MUSEUM DIRECTOR BOOTED
The Grand Rapids public museum has a new boss and a new future as an independent institution. The taxpayer subsidy from the City of Grand Rapids will be phased out in three years, and the museum will be completely on its own for funding. The city subsidy has already been declining over the past several years, so the museum already has experience in raising money from other sources.
Even so, the city is retiring Museum Director Timothy Chester at the ripe old age of 49 because of the City Commission's disappointment with his financial management of the institution. Chester will be giving up a salary of over ninety grand a year, but collecting his fifty thousand dollar annual pension should buoy his spirits. (Who knew failure could be so rewarding? Oh right. Government work.) To lead the transition, the city has given Thomas Wesholski, a banker, a $50,000 contract to re-organize the museum as a non-profit corporation and put it on its path of independence.
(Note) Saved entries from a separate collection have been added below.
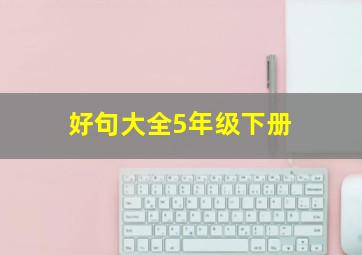 好句大全5年级下册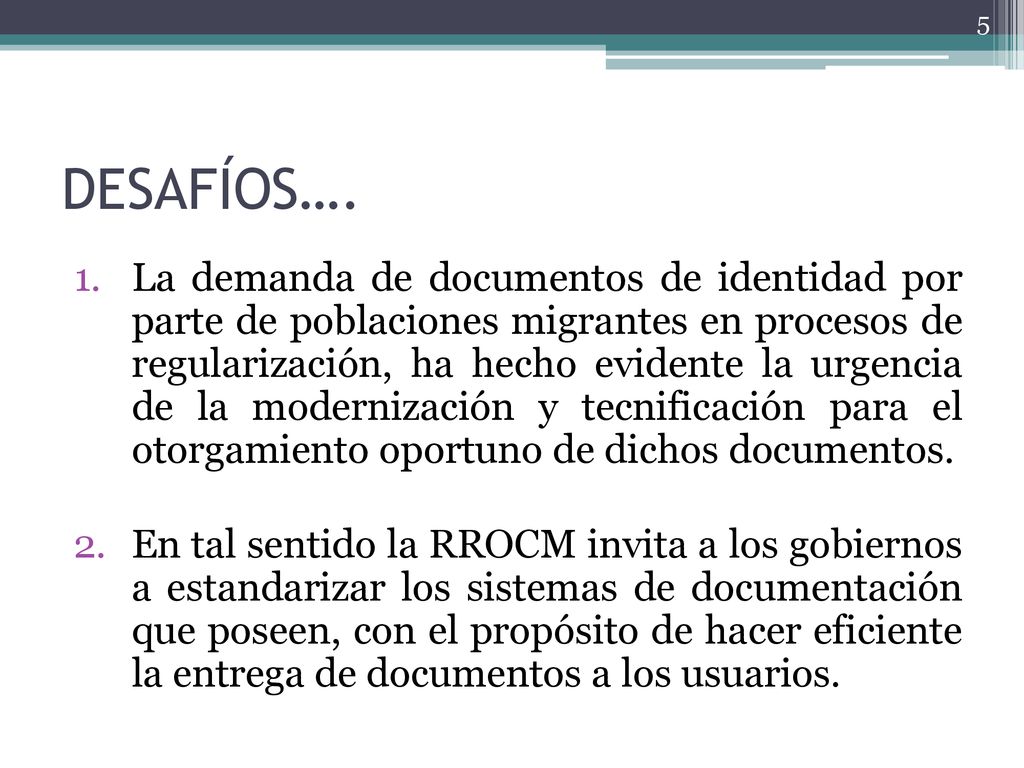 5

DESAFÍOS….

1. La demanda de documentos de identidad por parte de poblaciones migrantes en procesos de regularización, ha hecho evidente la urgencia de la modernización y tecnificación para el otorgamiento oportuno de dichos documentos.

2. En tal sentido la RROCM invita a los gobiernos a estandarizar los sistemas de documentación que poseen, con el propósito de hacer eficiente la entrega de documentos a los usuarios.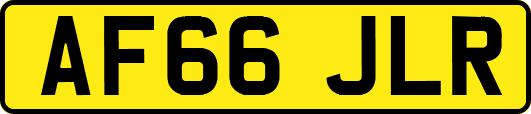 AF66 JLR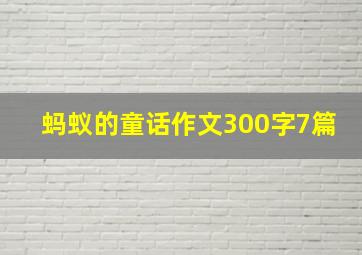 蚂蚁的童话作文300字7篇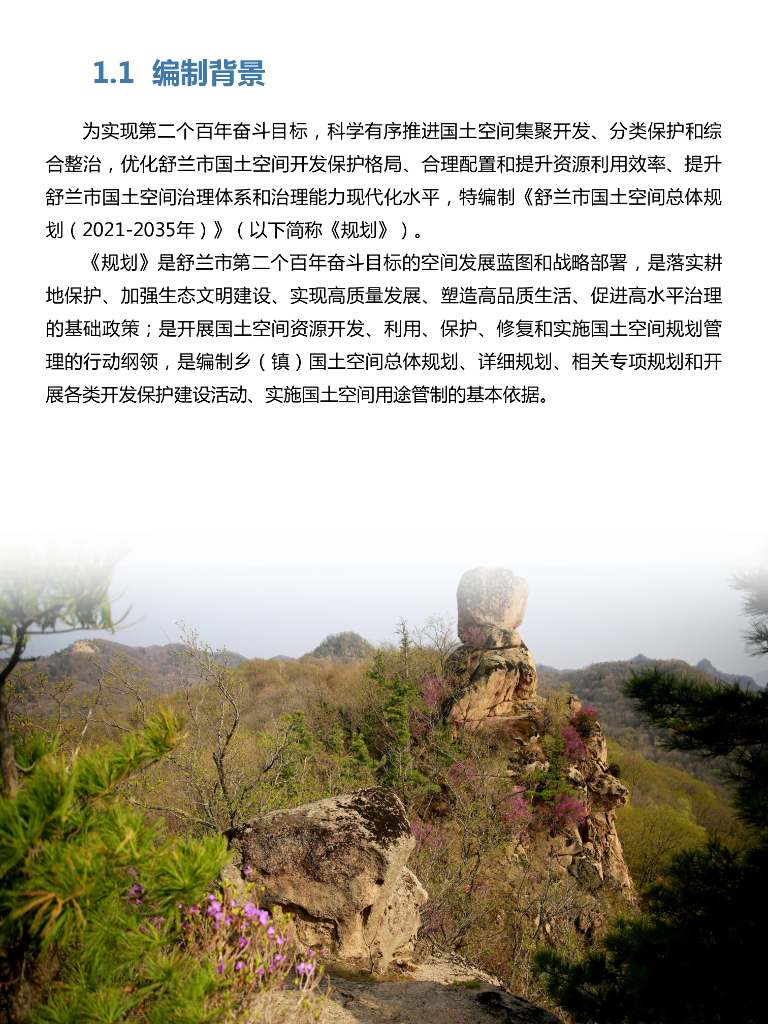 1.1 编制背景

为实现第二个百年奋斗目标，科学有序推进国土空间集聚开发、分类保护和综合整治，优化舒兰市国土空间开发保护格局、合理配置和提升资源利用效率、提升舒兰市国土空间治理体系和治理能力现代化水平，特编制《舒兰市国土空间总体规划（2021-2035年）》（以下简称《规划》）。

《规划》是舒兰市第二个百年奋斗目标的空间发展蓝图和战略部署，是落实耕地保护、加强生态文明建设、实现高质量发展、塑造高品质生活、促进高水平治理的基础政策；是开展国土空间资源开发、利用、保护、修复和实施国土空间规划管理的行动纲领，是编制乡（镇）国土空间总体规划、详细规划、相关专项规划和开展各类开发保护建设活动、实施国土空间用途管制的基本依据。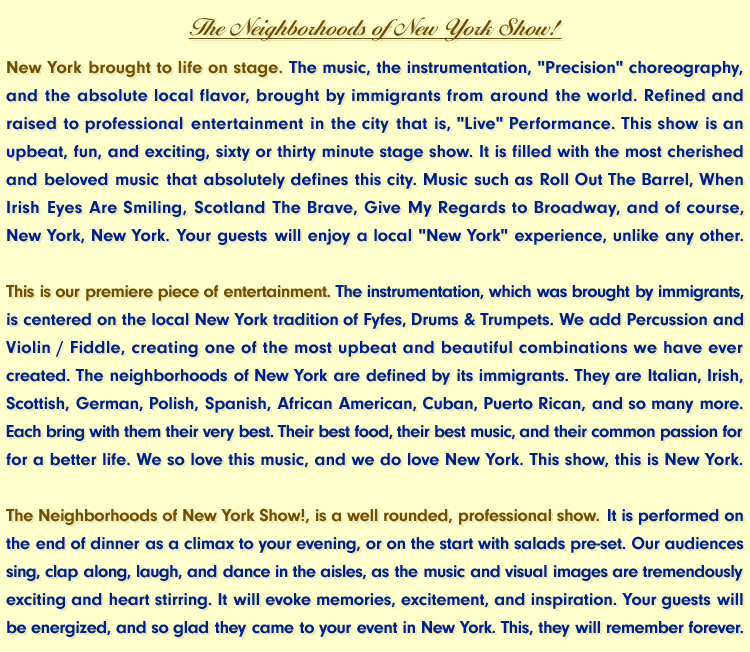 The Neighborhoods of New York Show!

New York brought to life on stage. The music, the instrumentation, "Precision" choreography, and the absolute local flavor, brought by immigrants from around the world. Refined and raised to professional entertainment in the city that is, "Live" Performance. This show is an upbeat, fun, and exciting, sixty or thirty minute stage show. It is filled with the most cherished and beloved music that absolutely defines this city. Music such as Roll Out The Barrel, When Irish Eyes Are Smiling, Scotland The Brave, Give My Regards to Broadway, and of course, New York, New York. Your guests will enjoy a local "New York" experience, unlike any other.

This is our premiere piece of entertainment. The instrumentation, which was brought by immigrants, is centered on the local New York tradition of Fyfes, Drums & Trumpets. We add Percussion and Violin / Fiddle, creating one of the most upbeat and beautiful combinations we have ever created. The neighborhoods of New York are defined by its immigrants. They are Italian, Irish, Scottish, German, Polish, Spanish, African American, Cuban, Puerto Rican, and so many more. Each bring with them their very best. Their best food, their best music, and their common passion for for a better life. We so love this music, and we do love New York. This show, this is New York.

The Neighborhoods of New York Show!, is a well rounded, professional show. It is performed on the end of dinner as a climax to your evening, or on the start with salads pre-set. Our audiences sing, clap along, laugh, and dance in the aisles, as the music and visual images are tremendously exciting and heart stirring. It will evoke memories, excitement, and inspiration. Your guests will be energized, and so glad they came to your event in New York. This, they will remember forever.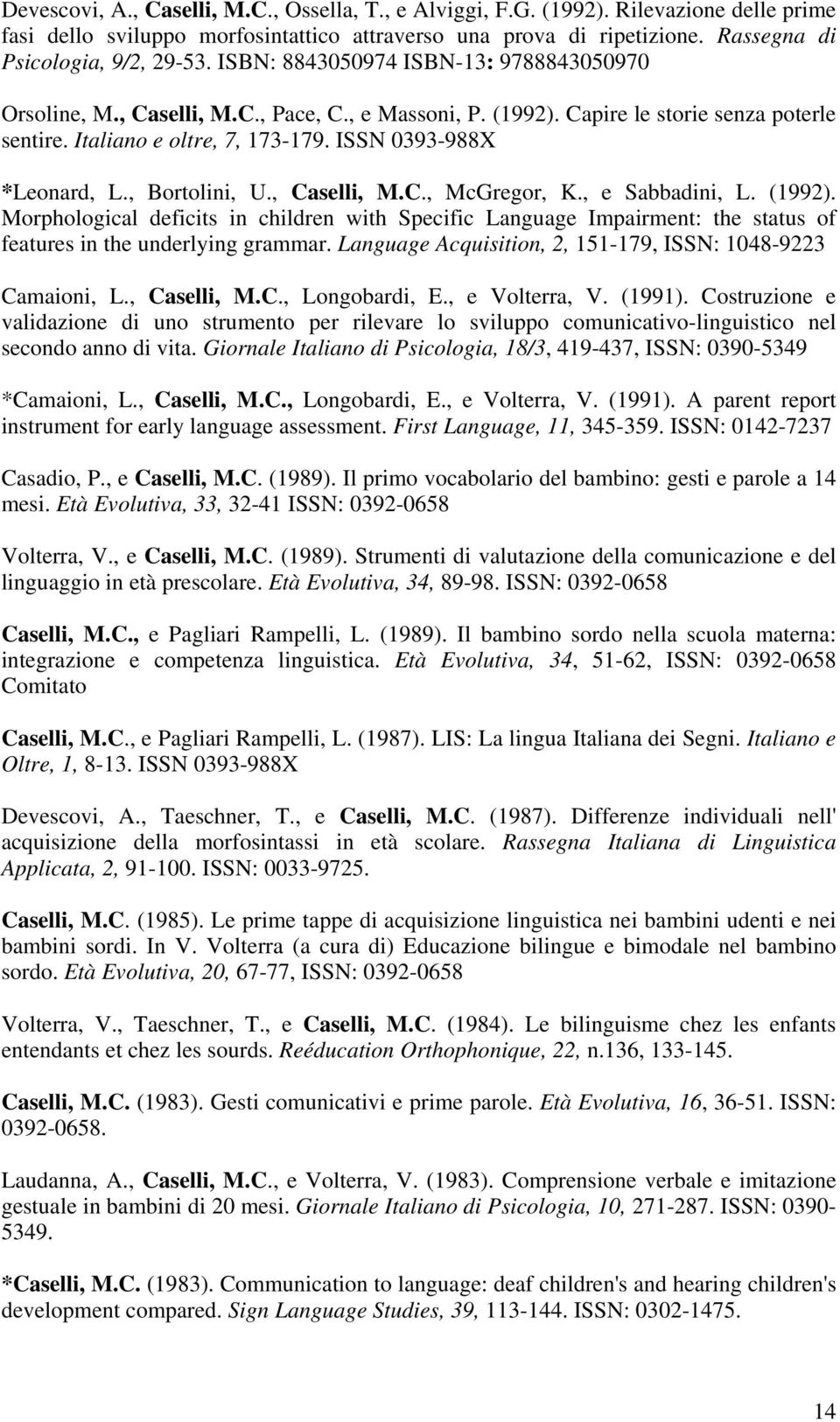 Devescovi, A., Caselli, M.C., Ossella, T., e Alviggi, F.G. (1992). Rilevazione delle prime fasi dello sviluppo morfosintattico attraverso una prova di ripetizione. Rassegna di Psicologia, 9/2, 29-53. ISBN: 8843050974 ISBN-13: 9788843050970

Orsoline, M., Caselli, M.C., Pace, C., e Massoni, P. (1992). Capire le storie senza poterle sentire. Italiano e oltre, 7, 173-179. ISSN 0393-988X

*Leonard, L., Bortolini, U., Caselli, M.C., McGregor, K., e Sabbadini, L. (1992). Morphological deficits in children with Specific Language Impairment: the status of features in the underlying grammar. Language Acquisition, 2, 151-179, ISSN: 1048-9223

Camaioni, L., Caselli, M.C., Longobardi, E., e Volterra, V. (1991). Costruzione e validazione di uno strumento per rilevare lo sviluppo comunicativo-linguistico nel secondo anno di vita. Giornale Italiano di Psicologia, 18/3, 419-437, ISSN: 0390-5349

*Camaioni, L., Caselli, M.C., Longobardi, E., e Volterra, V. (1991). A parent report instrument for early language assessment. First Language, 11, 345-359. ISSN: 0142-7237

Casadio, P., e Caselli, M.C. (1989). Il primo vocabolario del bambino: gesti e parole a 14 mesi. Età Evolutiva, 33, 32-41 ISSN: 0392-0658

Volterra, V., e Caselli, M.C. (1989). Strumenti di valutazione della comunicazione e del linguaggio in età prescolare. Età Evolutiva, 34, 89-98. ISSN: 0392-0658

Caselli, M.C., e Pagliari Rampelli, L. (1989). Il bambino sordo nella scuola materna: integrazione e competenza linguistica. Età Evolutiva, 34, 51-62, ISSN: 0392-0658 Comitato

Caselli, M.C., e Pagliari Rampelli, L. (1987). LIS: La lingua Italiana dei Segni. Italiano e Oltre, 1, 8-13. ISSN 0393-988X

Devescovi, A., Taeschner, T., e Caselli, M.C. (1987). Differenze individuali nell' acquisizione della morfosintassi in età scolare. Rassegna Italiana di Linguistica Applicata, 2, 91-100. ISSN: 0033-9725.

Caselli, M.C. (1985). Le prime tappe di acquisizione linguistica nei bambini udenti e nei bambini sordi. In V. Volterra (a cura di) Educazione bilingue e bimodale nel bambino sordo. Età Evolutiva, 20, 67-77, ISSN: 0392-0658

Volterra, V., Taeschner, T., e Caselli, M.C. (1984). Le bilinguisme chez les enfants entendants et chez les sourds. Reéducation Orthophonique, 22, n.136, 133-145.

Caselli, M.C. (1983). Gesti comunicativi e prime parole. Età Evolutiva, 16, 36-51. ISSN: 0392-0658.

Laudanna, A., Caselli, M.C., e Volterra, V. (1983). Comprensione verbale e imitazione gestuale in bambini di 20 mesi. Giornale Italiano di Psicologia, 10, 271-287. ISSN: 0390-5349.

*Caselli, M.C. (1983). Communication to language: deaf children's and hearing children's development compared. Sign Language Studies, 39, 113-144. ISSN: 0302-1475.

14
All in all, this is a sensible move. I just wonder where the Van Andels are? After all, the museum is supposed to called the Van Andel Museum after their dear ol' departed dad. They claim to be sitting atop of their half of the mult-billion-dollar Amway fortune. Paying the museum's bills would be chump change for them -- only a sliver of just the interest throw off from such a huge pile of wealth. But just like the Van Andel Institute, they want the status of high-profile good works, but want someone else to pay for them.
There are only one of two explanations for their tight-fistedness. Either the Van Andels are misers, or the fortune doesn't exists. Whichever it is, they aren't being square with us when they pass the hat for the institutions named for their father.